The Johannesburg sky is rent, at regular intervals, with curdling cries when you walk about in the gardens of the Apartheid Museum. These are the cries of the anguished, before their vertiginous descent in an orange Big Dipper at the Gold Reef City fun fair.
All of the Joburg skyline icons are visible: the Ponte tower, the Hillbrow tower, golden mine dumps, bluegum (eucalyptus) trees. The museum’s 7-hectare terrain is ‘‘dotted with mining structures that in themselves offer a robust yet poetic industrial vernacular,” Ivor Prinsloo wrote. And upon erstwhile mined land this piece of veld was re-established as an introspective canvas for the Apartheid Museum.
It had to be a strong landscape, yet humble. Unequivocally South African, and more: Bankenveld Highveld.
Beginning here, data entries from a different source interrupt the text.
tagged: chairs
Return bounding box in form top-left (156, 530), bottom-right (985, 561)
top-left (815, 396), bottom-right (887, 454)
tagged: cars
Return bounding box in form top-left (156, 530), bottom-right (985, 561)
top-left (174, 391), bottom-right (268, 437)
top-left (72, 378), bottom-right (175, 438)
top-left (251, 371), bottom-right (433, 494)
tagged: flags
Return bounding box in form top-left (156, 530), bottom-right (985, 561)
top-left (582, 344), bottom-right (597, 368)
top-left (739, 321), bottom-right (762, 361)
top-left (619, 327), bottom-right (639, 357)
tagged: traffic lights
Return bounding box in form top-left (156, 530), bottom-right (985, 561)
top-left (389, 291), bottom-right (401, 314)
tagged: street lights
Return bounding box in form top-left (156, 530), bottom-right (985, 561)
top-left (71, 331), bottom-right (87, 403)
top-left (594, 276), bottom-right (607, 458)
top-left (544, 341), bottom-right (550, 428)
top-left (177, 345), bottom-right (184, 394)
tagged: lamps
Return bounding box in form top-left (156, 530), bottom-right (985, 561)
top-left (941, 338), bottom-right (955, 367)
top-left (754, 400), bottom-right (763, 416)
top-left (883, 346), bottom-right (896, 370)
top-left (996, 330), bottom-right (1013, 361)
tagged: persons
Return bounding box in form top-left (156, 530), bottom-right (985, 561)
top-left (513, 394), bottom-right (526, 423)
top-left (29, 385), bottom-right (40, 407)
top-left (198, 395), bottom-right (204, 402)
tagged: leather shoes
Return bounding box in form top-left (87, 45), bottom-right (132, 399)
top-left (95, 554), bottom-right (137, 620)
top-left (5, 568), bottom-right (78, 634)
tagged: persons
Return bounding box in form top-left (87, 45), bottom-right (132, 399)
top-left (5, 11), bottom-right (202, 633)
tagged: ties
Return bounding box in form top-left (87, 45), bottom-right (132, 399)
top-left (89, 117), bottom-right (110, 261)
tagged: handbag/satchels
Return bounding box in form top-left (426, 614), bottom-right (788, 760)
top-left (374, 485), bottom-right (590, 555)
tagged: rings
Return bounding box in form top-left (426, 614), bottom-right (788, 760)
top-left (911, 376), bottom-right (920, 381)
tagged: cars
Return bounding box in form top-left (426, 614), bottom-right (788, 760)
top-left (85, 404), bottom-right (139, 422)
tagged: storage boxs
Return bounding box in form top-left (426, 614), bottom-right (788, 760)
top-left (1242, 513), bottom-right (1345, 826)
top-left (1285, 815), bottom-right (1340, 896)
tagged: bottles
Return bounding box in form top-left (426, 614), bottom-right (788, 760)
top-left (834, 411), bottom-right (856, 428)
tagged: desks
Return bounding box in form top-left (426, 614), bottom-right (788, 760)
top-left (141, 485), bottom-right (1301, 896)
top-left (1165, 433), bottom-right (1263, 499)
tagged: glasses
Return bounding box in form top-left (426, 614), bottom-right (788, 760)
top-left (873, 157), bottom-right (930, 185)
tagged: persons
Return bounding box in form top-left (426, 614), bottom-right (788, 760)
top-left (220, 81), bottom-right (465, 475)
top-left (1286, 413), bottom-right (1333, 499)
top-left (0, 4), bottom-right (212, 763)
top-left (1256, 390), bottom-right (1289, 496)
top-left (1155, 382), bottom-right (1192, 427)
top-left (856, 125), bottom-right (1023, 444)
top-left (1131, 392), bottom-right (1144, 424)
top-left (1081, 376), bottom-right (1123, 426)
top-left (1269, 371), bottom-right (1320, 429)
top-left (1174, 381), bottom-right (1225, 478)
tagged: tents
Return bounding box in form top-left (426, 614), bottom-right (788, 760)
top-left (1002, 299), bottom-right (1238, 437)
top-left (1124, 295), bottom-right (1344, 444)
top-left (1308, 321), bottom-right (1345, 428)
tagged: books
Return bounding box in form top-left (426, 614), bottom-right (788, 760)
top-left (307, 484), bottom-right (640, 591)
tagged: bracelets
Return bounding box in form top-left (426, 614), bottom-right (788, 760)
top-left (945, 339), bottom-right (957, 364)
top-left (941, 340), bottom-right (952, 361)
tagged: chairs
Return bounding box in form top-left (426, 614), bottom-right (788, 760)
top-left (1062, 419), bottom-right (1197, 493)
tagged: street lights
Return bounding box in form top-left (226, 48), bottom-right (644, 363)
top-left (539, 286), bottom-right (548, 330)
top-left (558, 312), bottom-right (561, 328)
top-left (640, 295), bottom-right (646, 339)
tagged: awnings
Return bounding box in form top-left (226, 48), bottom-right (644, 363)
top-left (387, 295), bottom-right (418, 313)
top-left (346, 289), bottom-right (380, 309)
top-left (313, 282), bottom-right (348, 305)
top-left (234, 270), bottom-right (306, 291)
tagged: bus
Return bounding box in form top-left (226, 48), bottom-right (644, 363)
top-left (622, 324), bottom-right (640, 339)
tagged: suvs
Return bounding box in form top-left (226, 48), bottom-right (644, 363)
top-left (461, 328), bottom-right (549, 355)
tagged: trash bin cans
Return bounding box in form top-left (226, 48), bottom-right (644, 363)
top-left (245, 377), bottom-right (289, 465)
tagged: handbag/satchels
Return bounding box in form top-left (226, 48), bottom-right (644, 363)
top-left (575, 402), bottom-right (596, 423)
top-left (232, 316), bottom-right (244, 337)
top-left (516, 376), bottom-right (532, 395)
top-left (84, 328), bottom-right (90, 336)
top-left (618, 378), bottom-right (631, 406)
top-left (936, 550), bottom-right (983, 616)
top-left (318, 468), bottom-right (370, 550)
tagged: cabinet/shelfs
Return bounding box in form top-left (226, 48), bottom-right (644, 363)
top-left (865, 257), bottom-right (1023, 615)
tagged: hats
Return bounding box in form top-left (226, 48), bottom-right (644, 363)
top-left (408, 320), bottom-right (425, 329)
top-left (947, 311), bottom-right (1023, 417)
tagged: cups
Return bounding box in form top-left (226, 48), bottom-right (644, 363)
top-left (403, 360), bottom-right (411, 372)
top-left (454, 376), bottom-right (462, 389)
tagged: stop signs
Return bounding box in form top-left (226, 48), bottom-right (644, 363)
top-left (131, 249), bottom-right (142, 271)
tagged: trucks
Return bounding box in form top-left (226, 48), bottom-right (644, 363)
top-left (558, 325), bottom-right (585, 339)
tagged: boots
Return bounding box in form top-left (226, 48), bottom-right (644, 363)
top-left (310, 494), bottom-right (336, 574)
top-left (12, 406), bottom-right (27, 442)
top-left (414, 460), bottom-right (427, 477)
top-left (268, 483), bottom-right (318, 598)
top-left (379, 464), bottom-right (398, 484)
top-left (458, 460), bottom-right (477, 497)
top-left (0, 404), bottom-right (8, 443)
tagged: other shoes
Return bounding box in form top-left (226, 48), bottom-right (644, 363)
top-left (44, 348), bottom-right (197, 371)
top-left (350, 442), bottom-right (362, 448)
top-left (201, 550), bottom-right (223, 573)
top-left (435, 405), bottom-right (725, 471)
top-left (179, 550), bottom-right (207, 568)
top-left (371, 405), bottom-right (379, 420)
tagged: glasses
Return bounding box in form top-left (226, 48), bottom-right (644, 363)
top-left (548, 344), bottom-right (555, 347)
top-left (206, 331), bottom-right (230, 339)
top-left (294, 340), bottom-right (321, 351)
(As I am writing this, I hear that Michelle Obama will be visiting the Apartheid Museum during her forthcoming visit, and my own first visit was in the company of Christine Lagarde. Gardens to convey us to the world.)
Who better to design gardens fit for a shrine than the author of the Rudyard Kipling-esque Afrofantasy Lost City gardens?
Patrick Watson, a landscaper with unequalled knowledge of the South African landscape (and unequalled influence on our contemporary landscape) designed the Apartheid Museum landscape a decade ago.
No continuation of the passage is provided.